**Extract to read**

════

Final exams are approaching quickly, and many students feel like they don’t know where to start. Mental health counselor Kathleen MacLeod-Ryan thinks it is most important that students make an organized schedule to study a little at a time.
Guidance counselor Kathleen Gannon also recommends taking ten minutes to review what students need each day. Whether it’s certain chapters, or various quizlets, a little at a time helps immensely.
Many Xavier students are most likely contemplating whether or not to take summer classes this year. MacLeod-Ryan encourages students to make sure they will be able to prioritize all of their efforts into a month of summer school.
“Summer school is very intense, but it can open up the school year’s schedule,” said Gannon. Students will be able to take various “fun electives” next year because they take classes this summer. Some examples of electives include dance, painting, ceramics, photography and criminal law.
Sophomore Ava Silvernail ‘24 said that while summer school was very intense, she is glad she did it because she could take electives such as AP Seminar and Sculpture this year.
Though students may be doing summer school or have academic commitments, summer also serves as an opportunity to take the mind off of school to allow time for rest and fun.

════

**Records for this exercise**
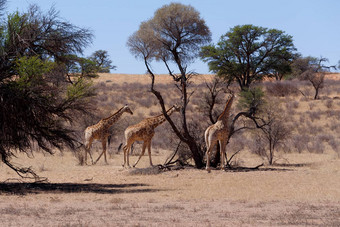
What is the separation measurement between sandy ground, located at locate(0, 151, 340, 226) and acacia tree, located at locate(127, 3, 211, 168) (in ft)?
6.62

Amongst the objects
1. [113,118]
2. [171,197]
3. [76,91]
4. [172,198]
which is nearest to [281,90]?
[113,118]

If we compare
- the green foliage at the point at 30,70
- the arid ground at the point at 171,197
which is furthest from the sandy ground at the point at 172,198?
the green foliage at the point at 30,70

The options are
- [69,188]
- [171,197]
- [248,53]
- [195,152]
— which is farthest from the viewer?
[248,53]

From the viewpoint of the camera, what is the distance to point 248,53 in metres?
42.6

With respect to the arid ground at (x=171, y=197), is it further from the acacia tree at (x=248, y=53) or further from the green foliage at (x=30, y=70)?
the acacia tree at (x=248, y=53)

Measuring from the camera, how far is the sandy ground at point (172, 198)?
32.0ft

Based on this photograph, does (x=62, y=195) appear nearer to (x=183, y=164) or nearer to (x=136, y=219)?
(x=136, y=219)

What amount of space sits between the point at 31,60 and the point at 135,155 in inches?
567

════

**What to do**
(1) Format the listing as a numbered list, starting with the line containing "Based on this" and going on through the end of the listing, and leave out blank lines.
(2) Pick up the article on exam study and summer school where it ends and keep writing.
The article on exam study and summer school has nothing to do with the listing.

**Per-task answers**
(1)
1. Based on this photograph, does (x=62, y=195) appear nearer to (x=183, y=164) or nearer to (x=136, y=219)?
2. (x=136, y=219)
3. What amount of space sits between the point at 31,60 and the point at 135,155 in inches?
4. 567

(2)
In the summer, there are plenty of unique activities that are leisurely and provide entertainment. “This summer, I am looking forward to being able to drive my friends around to mini golf, laser tag, or even just brunch,” said sophomore Elizabeth Church ‘24.
Xavier nurse Cara Gillem encourages high schoolers to make sure they exercise as a way to relieve stress over the summer. “A simple walk in the evening can be very beneficial,” said Gillem. She also recommends silent time such as a prayer or meditation.
The summer is also an important time to work on things for college such as tours and applications. Gannon and MacLeod-Ryan both suggest that rising seniors start to think ahead about colleges they would want to apply to in the fall.
“Taking it one day at a time lessens the dauntingness of the experience,” said Gannon. Guidance counselors are available for any questions or inquiries students may have.
The end of the year can seem taxing, but by breaking things up and taking them one day at a time, it can lessen the stress. Summer break is fast approaching!